Per la dirigenza manageriale – o meglio, e correttamente, dirigenza tout court – erano previsti, strettamente connessi, il ripristino del ruolo unico, l’abolizione della distinzione tra prima e seconda fascia, l’intercambiabilità e rotazione degli incarichi in ragione delle competenze culturali e professionali di ogni dirigente e in esito a una rigorosa valutazione degli obiettivi assegnati e delle capacità organizzativo-gestionali dimostrate, affinché ogni dirigente pubblico fosse remunerato per i carichi quali-quantitativi di lavoro e correlate responsabilità, ovvero per quello che fa e non per dove lo fa!(ministra Marianna Madia).
2 – A distanza di dodici giorni dalla fantasmatica deliberazione in Consiglio dei ministri degli atti normativi di traduzione delle menzionate Linee guida, sono apparsi in gazzetta ufficiale – dopo le ripuliture e gli aggiustamenti dei tecnici del Quirinale – due decreti legge, n. 90 e n. 91, contenenti disposizioni di straordinaria necessità e urgenza, il primo dei quali – che proveremo subito a sintetizzare per ciò che strettamente inerisce alla tematica che qui ne occupa – è riferito alla semplificazione amministrativa e alla trasparenza, mentre il secondo attiene a un complesso di misure eterogenee per favorire la competitività e la crescita, tra cui ci limitiamo a segnalare solo gl’interventi di edilizia scolastica.
Nell’ordine, è eliminata la possibilità, in tutte le amministrazioni pubbliche e con lo slittamento dei termini per magistrati e militari, di rimanere in servizio per altri due anni oltre i limiti di età per il pensionamento, cessando comunque ex lege al 31 ottobre 2014 (per la scuola , si presume, al 31 agosto 2014) le eventuali autorizzazioni in corso e/o quelle già disposte antecedentemente alla data di entrata in vigore del decreto legge (25 giugno 2014); si rendono ultrattive precedenti disposizioni di legge e si allarga la platea di coloro che l’Amministrazione può (è una facoltà, non un obbligo) collocare in quiescenza se abbiano a suo tempo raggiunto i quarant’anni di contribuzione (se rientranti nella c.d.
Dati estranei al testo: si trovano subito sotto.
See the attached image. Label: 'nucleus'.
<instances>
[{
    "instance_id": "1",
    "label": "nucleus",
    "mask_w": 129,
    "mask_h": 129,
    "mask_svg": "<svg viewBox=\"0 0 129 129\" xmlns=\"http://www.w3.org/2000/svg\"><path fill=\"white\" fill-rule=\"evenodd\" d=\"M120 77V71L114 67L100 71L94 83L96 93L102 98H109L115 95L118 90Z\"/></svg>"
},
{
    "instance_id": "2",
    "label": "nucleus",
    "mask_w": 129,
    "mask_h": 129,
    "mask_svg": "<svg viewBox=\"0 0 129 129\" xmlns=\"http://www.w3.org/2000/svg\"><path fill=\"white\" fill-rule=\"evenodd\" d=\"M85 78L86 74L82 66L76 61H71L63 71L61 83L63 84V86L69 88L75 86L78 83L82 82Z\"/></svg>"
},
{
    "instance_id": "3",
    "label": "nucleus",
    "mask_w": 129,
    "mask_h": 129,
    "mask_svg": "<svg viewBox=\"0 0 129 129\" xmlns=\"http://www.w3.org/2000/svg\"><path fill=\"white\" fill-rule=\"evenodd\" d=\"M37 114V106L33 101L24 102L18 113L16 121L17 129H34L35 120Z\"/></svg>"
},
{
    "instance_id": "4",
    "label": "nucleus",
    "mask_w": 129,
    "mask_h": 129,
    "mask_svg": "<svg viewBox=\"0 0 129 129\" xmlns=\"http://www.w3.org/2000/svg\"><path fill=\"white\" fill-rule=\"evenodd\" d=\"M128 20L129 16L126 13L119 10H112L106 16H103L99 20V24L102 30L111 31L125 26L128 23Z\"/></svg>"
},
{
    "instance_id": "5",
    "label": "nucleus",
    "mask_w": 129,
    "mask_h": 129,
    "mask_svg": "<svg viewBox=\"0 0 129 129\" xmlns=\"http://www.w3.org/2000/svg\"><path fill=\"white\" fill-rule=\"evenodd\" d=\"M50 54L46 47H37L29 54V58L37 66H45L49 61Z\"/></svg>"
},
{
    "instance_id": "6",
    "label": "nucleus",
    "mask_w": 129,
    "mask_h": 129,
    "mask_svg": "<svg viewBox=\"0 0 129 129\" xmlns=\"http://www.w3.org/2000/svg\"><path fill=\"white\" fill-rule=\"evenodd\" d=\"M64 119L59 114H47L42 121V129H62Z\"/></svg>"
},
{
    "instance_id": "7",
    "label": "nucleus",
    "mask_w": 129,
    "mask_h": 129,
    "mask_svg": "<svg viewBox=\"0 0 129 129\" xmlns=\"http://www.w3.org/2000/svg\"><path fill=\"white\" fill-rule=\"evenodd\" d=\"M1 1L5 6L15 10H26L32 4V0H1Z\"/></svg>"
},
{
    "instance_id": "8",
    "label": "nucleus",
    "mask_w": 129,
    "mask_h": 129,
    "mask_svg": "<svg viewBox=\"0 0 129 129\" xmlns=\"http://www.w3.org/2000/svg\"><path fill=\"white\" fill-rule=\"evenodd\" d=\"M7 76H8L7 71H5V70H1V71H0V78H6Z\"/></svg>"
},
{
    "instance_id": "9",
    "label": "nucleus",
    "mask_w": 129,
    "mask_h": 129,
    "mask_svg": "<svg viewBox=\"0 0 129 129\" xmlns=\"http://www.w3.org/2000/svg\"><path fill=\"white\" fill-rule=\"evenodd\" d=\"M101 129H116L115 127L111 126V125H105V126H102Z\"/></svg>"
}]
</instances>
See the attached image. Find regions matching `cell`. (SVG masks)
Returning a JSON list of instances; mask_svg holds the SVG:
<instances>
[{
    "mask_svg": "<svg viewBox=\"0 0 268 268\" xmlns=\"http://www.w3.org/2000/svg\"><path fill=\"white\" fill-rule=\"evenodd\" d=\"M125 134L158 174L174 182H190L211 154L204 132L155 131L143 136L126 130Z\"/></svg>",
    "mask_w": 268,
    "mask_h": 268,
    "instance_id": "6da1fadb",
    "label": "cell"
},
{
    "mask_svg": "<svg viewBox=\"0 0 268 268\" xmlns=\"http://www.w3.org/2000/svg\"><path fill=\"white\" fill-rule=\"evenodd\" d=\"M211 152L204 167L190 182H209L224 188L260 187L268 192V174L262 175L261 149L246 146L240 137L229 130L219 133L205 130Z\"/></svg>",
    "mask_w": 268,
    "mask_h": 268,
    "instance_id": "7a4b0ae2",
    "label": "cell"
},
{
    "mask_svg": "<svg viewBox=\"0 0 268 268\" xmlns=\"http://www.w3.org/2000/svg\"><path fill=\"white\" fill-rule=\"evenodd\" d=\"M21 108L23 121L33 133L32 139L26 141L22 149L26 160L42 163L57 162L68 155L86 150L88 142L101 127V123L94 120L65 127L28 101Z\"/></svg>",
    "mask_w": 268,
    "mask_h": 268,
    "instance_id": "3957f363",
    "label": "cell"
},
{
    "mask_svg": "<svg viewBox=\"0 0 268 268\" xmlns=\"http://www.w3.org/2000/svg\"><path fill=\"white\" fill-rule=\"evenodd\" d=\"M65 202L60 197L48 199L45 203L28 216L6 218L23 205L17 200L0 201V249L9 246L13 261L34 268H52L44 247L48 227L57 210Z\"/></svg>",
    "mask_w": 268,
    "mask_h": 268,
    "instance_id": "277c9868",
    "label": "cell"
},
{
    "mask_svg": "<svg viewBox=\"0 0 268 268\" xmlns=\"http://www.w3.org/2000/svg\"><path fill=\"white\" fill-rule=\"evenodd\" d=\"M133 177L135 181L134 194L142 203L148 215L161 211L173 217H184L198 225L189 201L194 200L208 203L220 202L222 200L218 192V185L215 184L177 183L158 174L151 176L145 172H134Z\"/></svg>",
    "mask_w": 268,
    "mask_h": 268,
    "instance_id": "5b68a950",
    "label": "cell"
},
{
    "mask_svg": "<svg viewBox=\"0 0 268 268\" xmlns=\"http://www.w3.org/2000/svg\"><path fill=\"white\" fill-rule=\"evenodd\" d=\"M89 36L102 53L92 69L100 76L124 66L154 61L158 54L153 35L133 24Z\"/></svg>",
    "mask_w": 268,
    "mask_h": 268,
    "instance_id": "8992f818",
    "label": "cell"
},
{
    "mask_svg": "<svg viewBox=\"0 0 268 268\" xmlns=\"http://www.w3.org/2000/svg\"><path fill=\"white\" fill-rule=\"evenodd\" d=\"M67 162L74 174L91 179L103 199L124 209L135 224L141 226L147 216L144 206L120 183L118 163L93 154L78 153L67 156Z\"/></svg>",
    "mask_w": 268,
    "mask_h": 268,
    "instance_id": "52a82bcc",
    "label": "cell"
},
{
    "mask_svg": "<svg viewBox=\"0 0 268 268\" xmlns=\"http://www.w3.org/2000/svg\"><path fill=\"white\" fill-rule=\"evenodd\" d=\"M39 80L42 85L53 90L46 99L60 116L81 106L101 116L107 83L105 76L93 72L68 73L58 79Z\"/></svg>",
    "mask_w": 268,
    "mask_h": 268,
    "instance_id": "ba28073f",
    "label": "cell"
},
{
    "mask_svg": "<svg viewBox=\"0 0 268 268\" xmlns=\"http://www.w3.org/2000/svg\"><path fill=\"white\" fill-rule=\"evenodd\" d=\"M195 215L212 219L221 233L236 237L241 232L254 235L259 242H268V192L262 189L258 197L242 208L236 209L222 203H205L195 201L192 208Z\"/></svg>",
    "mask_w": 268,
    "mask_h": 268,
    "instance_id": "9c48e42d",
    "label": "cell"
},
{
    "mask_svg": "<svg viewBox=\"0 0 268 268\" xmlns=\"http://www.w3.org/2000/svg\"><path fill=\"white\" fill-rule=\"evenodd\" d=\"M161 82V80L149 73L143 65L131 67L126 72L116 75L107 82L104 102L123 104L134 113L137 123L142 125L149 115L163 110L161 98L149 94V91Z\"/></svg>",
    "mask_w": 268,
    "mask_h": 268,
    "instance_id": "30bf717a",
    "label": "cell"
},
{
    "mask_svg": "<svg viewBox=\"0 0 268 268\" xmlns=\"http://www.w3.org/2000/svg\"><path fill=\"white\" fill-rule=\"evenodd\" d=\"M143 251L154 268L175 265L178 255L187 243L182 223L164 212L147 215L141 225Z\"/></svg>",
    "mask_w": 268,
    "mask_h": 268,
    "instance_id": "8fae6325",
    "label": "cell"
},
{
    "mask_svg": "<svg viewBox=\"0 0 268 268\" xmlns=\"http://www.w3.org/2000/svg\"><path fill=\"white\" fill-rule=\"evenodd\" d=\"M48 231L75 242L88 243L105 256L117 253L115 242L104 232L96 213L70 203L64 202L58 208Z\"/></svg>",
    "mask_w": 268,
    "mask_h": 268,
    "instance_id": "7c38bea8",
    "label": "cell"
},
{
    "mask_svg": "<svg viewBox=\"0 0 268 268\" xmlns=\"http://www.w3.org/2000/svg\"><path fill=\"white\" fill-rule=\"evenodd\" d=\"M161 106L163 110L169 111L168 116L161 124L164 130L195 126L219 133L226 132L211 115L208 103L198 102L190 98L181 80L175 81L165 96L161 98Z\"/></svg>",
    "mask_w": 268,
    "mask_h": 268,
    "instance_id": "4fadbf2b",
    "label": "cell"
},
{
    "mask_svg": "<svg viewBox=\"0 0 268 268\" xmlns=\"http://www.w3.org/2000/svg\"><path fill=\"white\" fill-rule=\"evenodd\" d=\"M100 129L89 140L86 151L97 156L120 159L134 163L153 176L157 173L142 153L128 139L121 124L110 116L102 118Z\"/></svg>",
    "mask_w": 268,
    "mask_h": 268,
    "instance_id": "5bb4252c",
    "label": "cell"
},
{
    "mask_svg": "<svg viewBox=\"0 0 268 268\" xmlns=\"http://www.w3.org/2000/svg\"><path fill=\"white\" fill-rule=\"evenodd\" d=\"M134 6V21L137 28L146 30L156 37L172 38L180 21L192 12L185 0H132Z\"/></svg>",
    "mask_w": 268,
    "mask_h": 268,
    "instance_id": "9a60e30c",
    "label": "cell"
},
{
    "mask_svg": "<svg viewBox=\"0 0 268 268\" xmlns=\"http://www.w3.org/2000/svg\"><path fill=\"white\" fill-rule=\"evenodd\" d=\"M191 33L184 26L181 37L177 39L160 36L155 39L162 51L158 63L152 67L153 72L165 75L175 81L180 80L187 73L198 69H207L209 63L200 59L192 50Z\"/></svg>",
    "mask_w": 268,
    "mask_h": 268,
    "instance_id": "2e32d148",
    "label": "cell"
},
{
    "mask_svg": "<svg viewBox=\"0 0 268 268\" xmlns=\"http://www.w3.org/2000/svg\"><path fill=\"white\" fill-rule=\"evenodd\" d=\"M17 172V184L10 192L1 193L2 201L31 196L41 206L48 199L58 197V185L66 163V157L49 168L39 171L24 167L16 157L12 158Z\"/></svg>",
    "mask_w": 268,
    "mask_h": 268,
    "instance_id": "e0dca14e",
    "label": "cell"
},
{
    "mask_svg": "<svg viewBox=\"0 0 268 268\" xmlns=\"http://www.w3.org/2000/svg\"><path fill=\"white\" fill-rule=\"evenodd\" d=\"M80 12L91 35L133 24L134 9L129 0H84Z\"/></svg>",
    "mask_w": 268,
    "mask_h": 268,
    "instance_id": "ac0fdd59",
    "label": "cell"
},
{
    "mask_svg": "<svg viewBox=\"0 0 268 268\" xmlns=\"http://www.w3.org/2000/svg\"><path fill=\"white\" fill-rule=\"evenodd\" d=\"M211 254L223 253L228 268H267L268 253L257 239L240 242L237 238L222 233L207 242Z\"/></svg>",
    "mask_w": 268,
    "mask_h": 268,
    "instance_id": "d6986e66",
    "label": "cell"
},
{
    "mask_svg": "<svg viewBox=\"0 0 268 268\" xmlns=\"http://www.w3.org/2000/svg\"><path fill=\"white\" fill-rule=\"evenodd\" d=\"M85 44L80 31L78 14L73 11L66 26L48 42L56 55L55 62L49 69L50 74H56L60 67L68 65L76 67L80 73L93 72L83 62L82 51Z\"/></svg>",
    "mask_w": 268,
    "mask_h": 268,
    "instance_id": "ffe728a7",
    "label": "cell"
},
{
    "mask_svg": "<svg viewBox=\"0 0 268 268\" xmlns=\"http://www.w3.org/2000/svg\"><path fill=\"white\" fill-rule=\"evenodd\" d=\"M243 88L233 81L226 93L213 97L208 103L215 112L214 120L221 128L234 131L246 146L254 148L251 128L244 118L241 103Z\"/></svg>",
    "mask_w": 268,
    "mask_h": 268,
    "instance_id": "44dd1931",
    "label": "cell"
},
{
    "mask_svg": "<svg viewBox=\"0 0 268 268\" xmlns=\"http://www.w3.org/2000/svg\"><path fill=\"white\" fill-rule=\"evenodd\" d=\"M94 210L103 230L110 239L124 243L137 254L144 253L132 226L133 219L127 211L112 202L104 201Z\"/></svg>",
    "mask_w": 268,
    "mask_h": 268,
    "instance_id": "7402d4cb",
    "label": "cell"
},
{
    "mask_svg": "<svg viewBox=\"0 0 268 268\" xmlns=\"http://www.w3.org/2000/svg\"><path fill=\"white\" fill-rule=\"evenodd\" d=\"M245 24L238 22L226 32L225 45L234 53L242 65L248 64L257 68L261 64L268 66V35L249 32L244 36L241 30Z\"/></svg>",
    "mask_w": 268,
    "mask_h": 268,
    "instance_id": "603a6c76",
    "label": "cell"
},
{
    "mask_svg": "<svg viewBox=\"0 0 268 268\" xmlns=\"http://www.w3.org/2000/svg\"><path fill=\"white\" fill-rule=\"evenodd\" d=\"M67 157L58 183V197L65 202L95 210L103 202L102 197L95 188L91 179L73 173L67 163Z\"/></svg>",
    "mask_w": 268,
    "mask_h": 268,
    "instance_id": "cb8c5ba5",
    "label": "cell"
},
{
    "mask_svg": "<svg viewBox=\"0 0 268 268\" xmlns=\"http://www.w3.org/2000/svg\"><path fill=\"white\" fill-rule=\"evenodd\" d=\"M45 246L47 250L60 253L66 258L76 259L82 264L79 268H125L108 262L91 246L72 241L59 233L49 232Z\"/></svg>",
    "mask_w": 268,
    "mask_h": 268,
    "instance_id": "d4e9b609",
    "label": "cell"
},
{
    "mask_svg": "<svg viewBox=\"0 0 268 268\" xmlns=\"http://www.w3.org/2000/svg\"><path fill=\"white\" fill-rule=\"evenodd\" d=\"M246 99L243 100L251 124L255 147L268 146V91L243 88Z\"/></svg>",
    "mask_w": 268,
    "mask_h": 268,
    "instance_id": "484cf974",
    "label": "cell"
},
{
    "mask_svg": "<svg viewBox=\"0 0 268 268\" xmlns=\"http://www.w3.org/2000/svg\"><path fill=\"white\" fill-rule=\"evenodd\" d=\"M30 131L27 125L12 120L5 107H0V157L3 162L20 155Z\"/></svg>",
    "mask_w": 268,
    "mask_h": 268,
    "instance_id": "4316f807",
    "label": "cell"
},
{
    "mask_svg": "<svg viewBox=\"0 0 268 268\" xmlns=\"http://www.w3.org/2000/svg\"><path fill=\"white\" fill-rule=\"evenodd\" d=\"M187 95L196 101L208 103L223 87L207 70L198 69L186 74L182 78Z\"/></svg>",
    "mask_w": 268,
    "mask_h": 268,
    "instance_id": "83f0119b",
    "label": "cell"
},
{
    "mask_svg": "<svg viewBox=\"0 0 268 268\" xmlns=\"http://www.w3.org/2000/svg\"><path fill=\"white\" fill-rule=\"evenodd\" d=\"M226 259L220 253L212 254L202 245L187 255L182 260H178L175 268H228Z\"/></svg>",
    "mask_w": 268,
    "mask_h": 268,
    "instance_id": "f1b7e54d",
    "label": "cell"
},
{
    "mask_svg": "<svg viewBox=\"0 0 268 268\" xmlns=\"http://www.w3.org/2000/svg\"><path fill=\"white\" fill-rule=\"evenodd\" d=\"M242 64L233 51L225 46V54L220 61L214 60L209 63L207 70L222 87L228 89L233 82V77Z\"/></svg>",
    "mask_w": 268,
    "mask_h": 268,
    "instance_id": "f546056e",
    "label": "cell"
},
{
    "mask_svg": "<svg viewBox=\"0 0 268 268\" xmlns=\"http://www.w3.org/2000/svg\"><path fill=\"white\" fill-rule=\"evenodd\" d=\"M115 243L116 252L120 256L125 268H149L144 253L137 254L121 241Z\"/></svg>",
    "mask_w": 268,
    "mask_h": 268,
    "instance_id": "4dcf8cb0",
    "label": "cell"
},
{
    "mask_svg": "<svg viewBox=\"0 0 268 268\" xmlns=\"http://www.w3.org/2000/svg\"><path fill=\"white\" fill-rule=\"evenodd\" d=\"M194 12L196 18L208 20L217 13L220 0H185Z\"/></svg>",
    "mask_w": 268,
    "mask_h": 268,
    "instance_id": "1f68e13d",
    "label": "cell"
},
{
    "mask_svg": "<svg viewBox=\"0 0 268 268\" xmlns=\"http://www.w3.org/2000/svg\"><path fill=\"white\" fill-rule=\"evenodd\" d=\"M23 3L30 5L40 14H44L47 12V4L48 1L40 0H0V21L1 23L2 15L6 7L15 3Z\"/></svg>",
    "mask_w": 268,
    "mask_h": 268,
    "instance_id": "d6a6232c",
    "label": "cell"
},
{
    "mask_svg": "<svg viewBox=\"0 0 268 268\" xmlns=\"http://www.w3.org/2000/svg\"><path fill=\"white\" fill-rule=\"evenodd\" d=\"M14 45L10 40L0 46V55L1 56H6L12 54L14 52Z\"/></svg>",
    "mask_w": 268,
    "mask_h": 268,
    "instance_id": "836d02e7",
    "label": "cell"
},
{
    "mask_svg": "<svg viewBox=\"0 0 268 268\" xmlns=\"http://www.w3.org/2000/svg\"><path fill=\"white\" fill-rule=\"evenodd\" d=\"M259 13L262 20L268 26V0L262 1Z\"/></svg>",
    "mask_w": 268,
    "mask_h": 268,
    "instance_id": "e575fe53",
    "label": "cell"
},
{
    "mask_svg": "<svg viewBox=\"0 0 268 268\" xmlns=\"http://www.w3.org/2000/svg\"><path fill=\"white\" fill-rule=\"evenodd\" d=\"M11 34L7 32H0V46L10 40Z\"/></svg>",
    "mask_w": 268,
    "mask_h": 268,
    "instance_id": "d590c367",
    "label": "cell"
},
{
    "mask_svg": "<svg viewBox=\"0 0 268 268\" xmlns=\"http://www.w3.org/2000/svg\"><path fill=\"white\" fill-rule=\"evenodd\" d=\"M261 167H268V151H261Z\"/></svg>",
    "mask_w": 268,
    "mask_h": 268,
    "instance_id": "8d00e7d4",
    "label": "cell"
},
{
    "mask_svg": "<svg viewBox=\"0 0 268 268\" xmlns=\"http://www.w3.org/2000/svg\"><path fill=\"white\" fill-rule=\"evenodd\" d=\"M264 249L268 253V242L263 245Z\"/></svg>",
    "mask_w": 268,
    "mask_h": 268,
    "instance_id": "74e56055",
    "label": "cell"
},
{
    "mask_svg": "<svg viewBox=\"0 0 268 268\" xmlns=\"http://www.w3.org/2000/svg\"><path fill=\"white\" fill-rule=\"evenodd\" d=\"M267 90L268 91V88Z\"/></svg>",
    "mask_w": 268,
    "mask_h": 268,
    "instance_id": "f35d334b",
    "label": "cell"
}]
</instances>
Quota 96, pre-Fornero), ovvero quarantuno anni e cinque mesi (donne) o quarantadue anni e cinque mesi (uomini) se i requisiti per il pensionamento anticipato siano stati maturati dal primo gennaio 2012; si semplificano gl’istituti della mobilità, sia volontaria che obbligatoria, e le assegnazioni di nuove mansioni; non è più possibile utilizzare i pensionati per incarichi di consulenza o di studio; sono decurtati, a partire dal primo settembre 2014, i distacchi, le aspettative e i permessi sindacali; si eliminano le sezioni staccate dei TAR (senza soverchie preoccupazioni di verificare gli effettivi risparmi di spesa e, non meno, l’effettività della tutela dei cittadini a fronte dell’esercizio del potere, unilaterale ed autoritativo, della P.A.); si procede ad accorpamenti di uffici ministeriali e si mettono in comune strutture di servizio.